Carv's Thinky Blog I'm an author with a focus on satirical science fiction.

Hollywood Stories, 2001

I spent the afternoon with an interesting woman who used to be a model for the Elite agency. She bought me a drink, I fixed her computer, and we traded life stories. Hers is a doozy. After a few years of modeling, she discovered hard narcotics, and soon she was homeless. “I’ve been on billboards,” she admitted, “and slept under them.”

-----

I attended a screening of Touch of Evil at the American Cinematheque. Sure enough, Charlton "Damn Dirty Apes" Heston himself shuffled into the theater (he's 76, so I'll cut him some slack on the shuffling) along with costar Janet "I Didn't Shower for Years" Leigh—two sure-as-shootin', no-doubt-about-it Hollywood legends. So of course my roommate and I had to sit in the audience daring each other to ask Heston if he'd record our new answering machine message. "I'll give you five bucks," Jason said, "if you ask him what's in Soylent Green."

"Screw that," I replied. "I'll give you ten if you'll ask him if he's ever shot a man just for snorin' too loud."

Heston himself is a walking contradiction, as famous for heading up the NRA as he is for parting the Red Sea or invoking the Deity against those who would bury the Statue of Liberty. Yet he's also a large part of the reason African-Americans were allowed into IATSE (a film and theatre technicians' union), as he arranged a meeting between union leaders and Dr. Martin Luther King, Jr. Bet you didn't know that one, did you? He's backed away from the gun issue in recent years, and God bless him, even toting a thirty-ought he's still Charlton freakin' Heston. The Q&A was very entertaining. I particularly enjoyed this exchange between a guy in the crowd and Ms. Leigh:

MAN IN CROWD
My question is for Janet. In Touch of Evil, did those boys scare you when you were in that hotel room?

**Task statement:** Please copy out the Hollywood blog post word for word, everything from "Heston himself is" down to "that hotel room?".

**Material shown:**
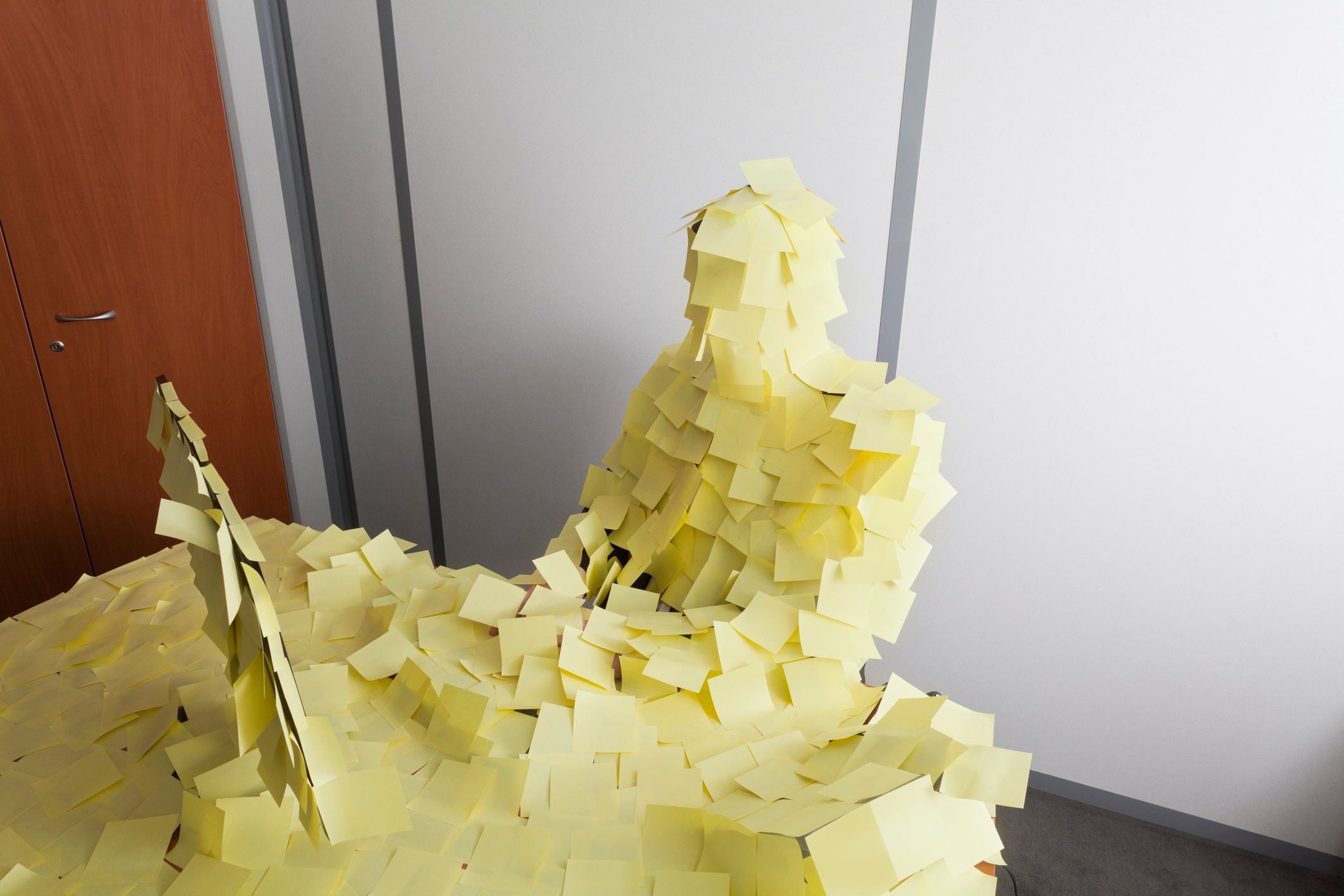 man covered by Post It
--
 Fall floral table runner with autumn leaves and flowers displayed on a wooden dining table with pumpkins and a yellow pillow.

**Response:**
Heston himself is a walking contradiction, as famous for heading up the NRA as he is for parting the Red Sea or invoking the Deity against those who would bury the Statue of Liberty. Yet he's also a large part of the reason African-Americans were allowed into IATSE (a film and theatre technicians' union), as he arranged a meeting between union leaders and Dr. Martin Luther King, Jr. Bet you didn't know that one, did you? He's backed away from the gun issue in recent years, and God bless him, even toting a thirty-ought he's still Charlton freakin' Heston. The Q&A was very entertaining. I particularly enjoyed this exchange between a guy in the crowd and Ms. Leigh:

MAN IN CROWD
My question is for Janet. In Touch of Evil, did those boys scare you when you were in that hotel room?